# Is sole projection onto a subspace of a system associated with a quantum mechanical measurement?

I'm a little confused about a recent discussion, where a one dimensional wave-function $$\Psi(x)$$ was considered, associated with a state

$$|\Psi\rangle = \int dx \, \Psi(x) |x\rangle .$$

Now consider a projection operator, somehow narrowing x to be between a and b:

$$P = \int_a^b dx \, |x\rangle \langle x | .$$

The resulting state would be

$$P |\Psi\rangle = \int dx \int_a^b \, dx' |x'\rangle \langle x'|x\rangle \Psi(x)= \int_a^b d x' \Psi(x') |x'\rangle .$$

I would say the result of applying this operator is to project onto a reduced subspace of $$|x\rangle$$, defined by the interval $$[a,b]$$.

Now the confusion: is that operator at the same time a measurement? If yes, on what? More precise: what is the observable? I think it cannot define a "measurement" because in that case a reduction of the wave function must occur. Here there is just a reduction of the original Hilbert space to a space containing only vectors $$|x\rangle$$ with $$a \le x \le b$$, but not a collapse onto a particular wave function. So in my opinion the projection operator P itself can not be regarded as a measurement.

However, from textbook knowledge, after a measurement the state of the system must be an Eigenstate of a Hermitian operator.

Is it correct to say that P is Hermitean and has Eigenvalues 0 and 1, for vectors $$\int dx \Psi(x) |x\rangle$$ with $$\Psi(x)$$ vanishing for any x outside or inside $$[a,b]$$ respectively? Then the measurement we talk about would be the binary decision whether we find $$x$$ inside or outside $$[a,b]$$ and the measured value is the binary information "inside" or "outside" ? In my opinion such measurement does not need to end up in a single $$|x\rangle$$ as the reduced wave function as it would be in the case of position measurement; I can only say that after measurement the resulting state is with a $$\Psi(x)$$ either completely vanishing inside or outside $$[a,b]$$.

Can I say that such process of "incomplete" reduction is a measurement at all? I have some doubts, because this kind of measurement would end up in sub state, that is still a superposition of base vectors and does, in general, not reduce to a particular one.
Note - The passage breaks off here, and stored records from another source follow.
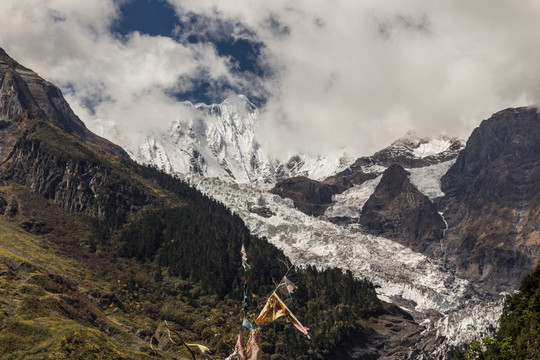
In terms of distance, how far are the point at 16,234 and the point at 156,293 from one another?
61330mm

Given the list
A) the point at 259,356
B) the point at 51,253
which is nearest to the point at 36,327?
the point at 51,253

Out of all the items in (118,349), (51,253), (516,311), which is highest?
(516,311)

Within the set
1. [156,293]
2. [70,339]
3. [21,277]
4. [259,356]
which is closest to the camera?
[259,356]

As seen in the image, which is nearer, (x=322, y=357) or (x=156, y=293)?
(x=322, y=357)

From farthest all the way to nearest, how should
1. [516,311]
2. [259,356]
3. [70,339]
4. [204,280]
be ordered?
1. [204,280]
2. [70,339]
3. [516,311]
4. [259,356]

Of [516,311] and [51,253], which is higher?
[516,311]

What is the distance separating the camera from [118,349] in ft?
373

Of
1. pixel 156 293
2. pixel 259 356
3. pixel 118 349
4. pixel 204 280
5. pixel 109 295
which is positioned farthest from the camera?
pixel 204 280

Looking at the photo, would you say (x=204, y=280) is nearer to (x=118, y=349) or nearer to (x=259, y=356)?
(x=118, y=349)

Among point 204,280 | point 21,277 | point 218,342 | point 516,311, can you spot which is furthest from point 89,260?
point 516,311

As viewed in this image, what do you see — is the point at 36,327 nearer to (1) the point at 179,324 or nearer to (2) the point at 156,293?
(1) the point at 179,324

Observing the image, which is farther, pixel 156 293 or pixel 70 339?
pixel 156 293

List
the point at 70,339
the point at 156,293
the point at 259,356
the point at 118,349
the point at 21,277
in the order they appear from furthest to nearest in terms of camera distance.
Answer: the point at 156,293 → the point at 21,277 → the point at 118,349 → the point at 70,339 → the point at 259,356

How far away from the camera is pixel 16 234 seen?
652ft
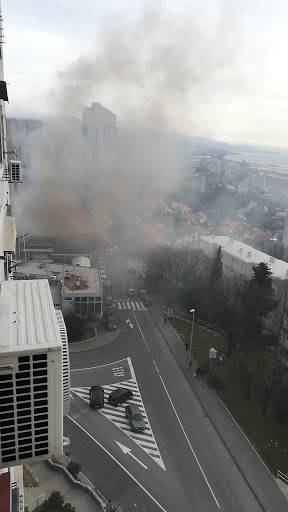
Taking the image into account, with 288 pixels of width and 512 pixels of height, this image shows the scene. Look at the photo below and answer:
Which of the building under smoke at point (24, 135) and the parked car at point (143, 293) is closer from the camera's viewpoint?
the parked car at point (143, 293)

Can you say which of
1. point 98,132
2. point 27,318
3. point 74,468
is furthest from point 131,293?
point 27,318

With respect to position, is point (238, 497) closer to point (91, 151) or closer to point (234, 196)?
point (91, 151)

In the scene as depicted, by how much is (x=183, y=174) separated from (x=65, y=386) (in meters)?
51.0

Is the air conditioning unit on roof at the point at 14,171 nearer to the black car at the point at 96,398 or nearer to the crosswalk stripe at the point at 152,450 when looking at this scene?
the black car at the point at 96,398

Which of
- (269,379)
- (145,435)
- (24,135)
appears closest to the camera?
(145,435)

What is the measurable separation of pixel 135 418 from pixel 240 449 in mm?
3115

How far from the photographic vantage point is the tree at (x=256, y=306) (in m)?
15.6

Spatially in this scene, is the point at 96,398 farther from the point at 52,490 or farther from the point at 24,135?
the point at 24,135

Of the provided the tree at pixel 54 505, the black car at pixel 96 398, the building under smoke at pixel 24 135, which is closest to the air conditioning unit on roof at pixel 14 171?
the tree at pixel 54 505

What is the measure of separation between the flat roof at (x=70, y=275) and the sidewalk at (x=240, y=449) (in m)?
6.19

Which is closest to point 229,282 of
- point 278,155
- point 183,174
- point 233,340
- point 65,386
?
point 233,340

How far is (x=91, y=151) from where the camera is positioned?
91.5ft

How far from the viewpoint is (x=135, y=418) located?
12.1 m

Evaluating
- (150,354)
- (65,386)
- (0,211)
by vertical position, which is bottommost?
(150,354)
Please correct me where I'm not correct.

Is it correct to say that $$P$$ is Hermitean and has Eigenvalues $$0$$ and $$1$$, for vectors $$\int dx\ \psi(x)|x\rangle$$ with $$\psi(x)$$ vanishing for any $$x$$ outside or inside $$[a,b]$$ respectively? Then the measurement we talk about would be the binary decision... "inside" or "outside"? ...does not need to end up in a single $$|x\rangle$$ ... I can only say that after measurement the resulting state is with a $$\psi(x)$$ either completely vanishing inside or outside $$[a,b]$$.
Real position-measurements don't have infinite precision, so this is actually a better model of a real position measurement than the typical textbook collapses-to-$$|x\rangle$$ model.
The projection operator $$P$$, together with its complement $$1-P$$, constitute a dichotomic observable — an observable that, when measured, has only two possible outcomes. For convenience, we can use a single-operator representation of this observable, like $$A=\alpha P+\beta(1-P)$$ where $$\alpha$$ and $$\beta$$ are distinct real numbers used to label the different outcomes, but that's just for convenience. Nature doesn't care how we label things.